For this month’s cover feature, Joseph Food spoke to Sheffield creatives about the opportunities, anxieties and human cost behind Chat GPT’s latest image generation update.

When OpenAI unveiled ChatGPT Images 2.0 on 21 April, the reaction across social media was divided. For some, it represented another exciting leap forward in AI capability – a tool capable of producing better visuals and marketing assets with improved layouts, text rendering and photorealistic imagery done in seconds. For others, particularly those whose livelihoods depend on creating those very assets, it felt like a warning shot at best and a slap in the face for hard-earned creative talent at worst.

As such, this latest iteration of AI image generation has heightened an already uneasy conversation around creativity, ownership and value. Graphic designers, illustrators, photographers and videographers have spent years refining their craft, building relationships and investing in equipment and expertise. Suddenly, it appeared that businesses could generate passable artworks, visuals and graphics with a few simple prompts and a monthly subscription fee.

For smaller companies and owners facing tight budgets, the appeal is obvious. AI tools promise faster turnaround times, lower production costs and the ability to generate large volumes of content with little resource. In an increasingly competitive marketplace, particularly for those without dedicated creative teams, the temptation to lean more heavily on automation is understandable.

But at what cost? While AI can now generate images to a higher standard, it cannot replace lived experience, instinct or human connection. A bot cannot physically sit with a client, build trust and fully understand the nuance behind a brand’s story, nor can it provide the kind of creative judgement that comes from years spent working in an industry and honing a craft. There is also the very salient point that, while the capability has clearly improved, there is still something distinctly uncanny and homogenised about what is being pumped out en masse by the latest update.

For many, the fear is not necessarily that AI will replace creatives entirely – though there is real concern that work already has been, and will continue to be, lost to the lower effort option of punching in a prompt – but that it risks devaluing the work behind the final product. And that is before you scratch the surface of the ethical and environmental concerns, which are whole other discussions in themselves.

As businesses continue to explore what tools like ChatGPT Images 2.0 can offer, the debate is unlikely to disappear any time soon. We spoke to a selection of individuals from Sheffield’s creative community to hear where they stand on the issue and get their perspective on the key challenge underpinning it all: understanding where automation adds value and where the human touch still matters most.

CARL FOSTER
DIRECTOR, FOSTER & SCOTT

Historically, AI-generated imagery always had obvious flaws – weird text, incorrect logos, strange proportions – things that immediately gave it away.
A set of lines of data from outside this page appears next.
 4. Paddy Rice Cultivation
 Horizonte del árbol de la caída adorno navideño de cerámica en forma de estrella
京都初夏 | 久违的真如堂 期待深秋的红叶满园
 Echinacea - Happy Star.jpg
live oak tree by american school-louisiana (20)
The detail is much more believable and polished now, and I can understand why a lot of creatives are starting to feel uneasy about where this is heading.

At the same time, I still think there are limitations once you begin properly dissecting what it produces. We were having a bit of fun with it recently and generated an image of Cristiano Ronaldo signing for Burnley. On first glance it looked impressive. It had the stadium, the kit, the branding, the typography – all the elements were there. But once we started looking closely, there were mistakes everywhere. The club badge wasn’t quite right, certain details were missing and when we tried adapting the image into another format it suddenly added an extra letter into Ronaldo’s name. Those are the kinds of things a lot of people probably wouldn’t spot immediately, but from a professional or commercial point of view, they matter.
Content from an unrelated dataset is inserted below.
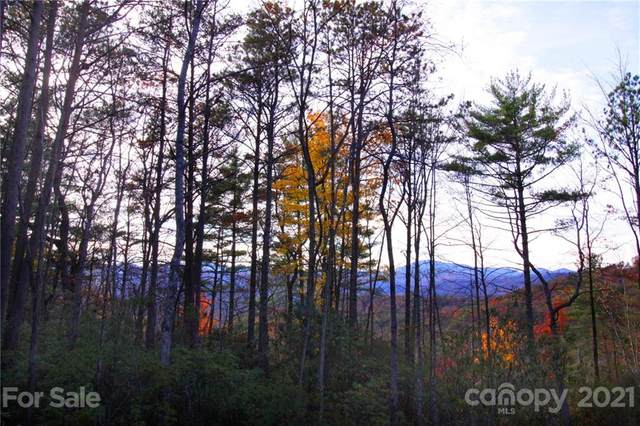 Tract 2 Bear Pen Hollow Road, Brevard, NC 28712 (#3561852) :: Willow Oak, REALTORS®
That’s partly why I still think human oversight is incredibly important. You need people with an eye for design, detail and consistency.
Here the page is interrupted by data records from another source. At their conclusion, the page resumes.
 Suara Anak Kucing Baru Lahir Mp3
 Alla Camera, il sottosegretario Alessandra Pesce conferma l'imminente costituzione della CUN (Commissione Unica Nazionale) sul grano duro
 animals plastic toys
AI can generate something quickly, but it doesn’t necessarily understand why something works visually or strategically.

One thing we keep coming back to internally is that AI-generated work is always pulling from somewhere else. It’s scraping, referencing and combining things that already exist online. So while it can create something that looks polished, there’s a lack of originality underneath it. That’s a problem for businesses trying to stand out in crowded markets.

For us as an agency, branding is where the limitations become most obvious. A brand isn’t just a nice-looking logo. It’s strategy, storytelling, application and purpose. We actually tested AI-generated branding recently and the results were awful. It might produce something visually acceptable on screen, but it doesn’t think about practical use. Can this logo work embroidered on a shirt? Will it reproduce properly on signage? Does it scale? Does it actually communicate anything meaningful about the business? Those are the questions designers and agencies ask automatically.

I also think there’s a wider conversation happening around the environmental and ethical impact of AI that people still aren’t fully paying attention to. The amount of power, infrastructure and processing involved is enormous, and I wouldn’t be surprised if eventually we start seeing regulations or even taxation around AI usage in some industries.

Personally, I don’t see AI replacing agencies like ours any time soon. We already use AI tools in certain ways, and I think most businesses will eventually use them to some degree. But I still believe people value originality, strategy and human creativity. If a business simply wants a quick, cheap visual, AI can probably provide that. But if they genuinely want to stand out, tell a story and build a lasting brand, they still need real people behind the work.

fosterandscott.com

EMILY STANCER
GRAPHIC DESIGNER AND SOCIAL MEDIA MANAGER

Honestly, I sometimes feel a bit out of the loop with a lot of this stuff because I don’t spend loads of time actively following AI updates. Most of what I see comes through social media when other creatives start talking about it. So when this latest ChatGPT Images update landed, I only really became aware of it because people started posting examples of what it could suddenly do. And I’ll admit, some of it is impressive. Some of the realism now is wild. But at the same time, there’s still something about it that doesn’t feel human.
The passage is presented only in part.